<<<<

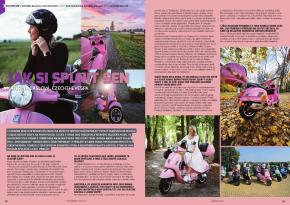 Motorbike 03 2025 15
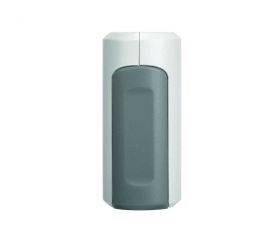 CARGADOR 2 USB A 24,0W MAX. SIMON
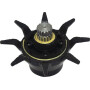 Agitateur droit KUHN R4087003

>>>>
<<<<

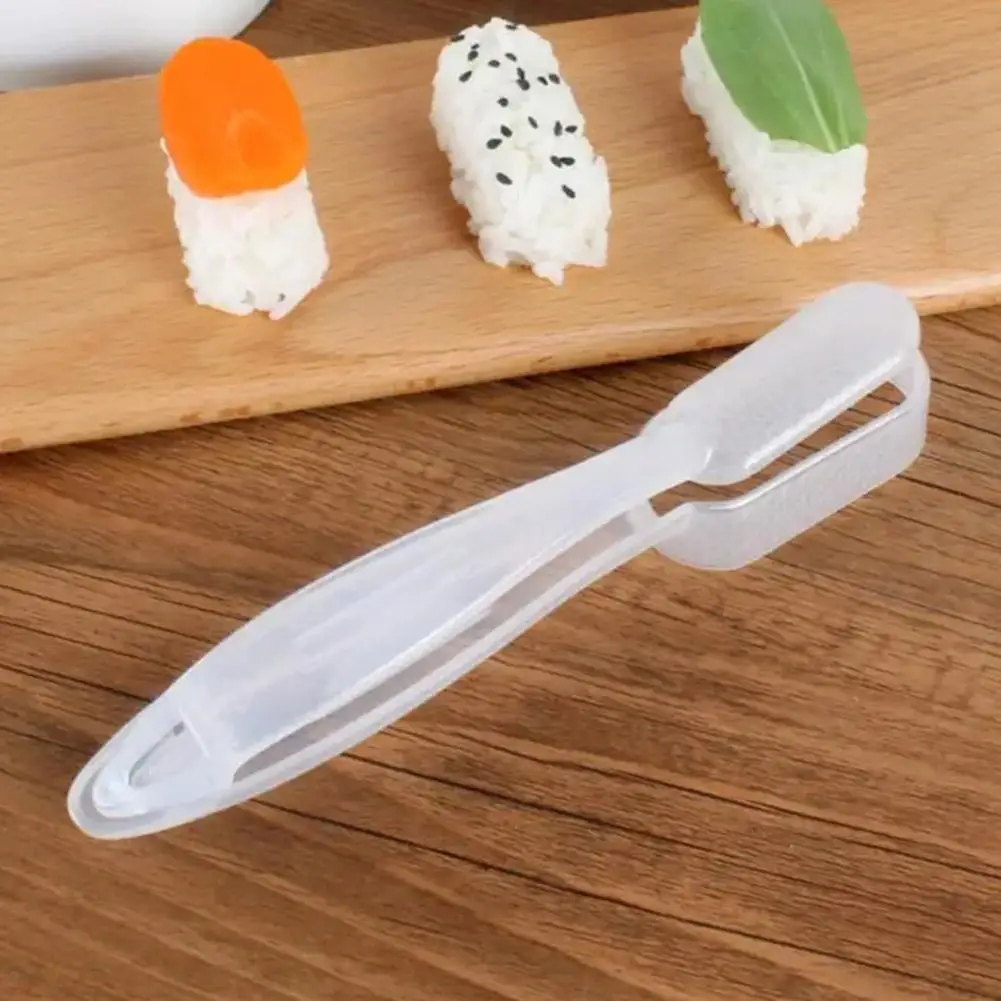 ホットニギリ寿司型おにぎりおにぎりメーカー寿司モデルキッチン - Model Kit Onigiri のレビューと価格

>>>>

• Assignment: Restate the lines above from the one containing "Motorbike 03 2025 15" through the one containing "Agitateur droit KUHN R4087003", inclusive, exactly and without pictures.

• Response box:
 Motorbike 03 2025 15
 CARGADOR 2 USB A 24,0W MAX. SIMON
 Agitateur droit KUHN R4087003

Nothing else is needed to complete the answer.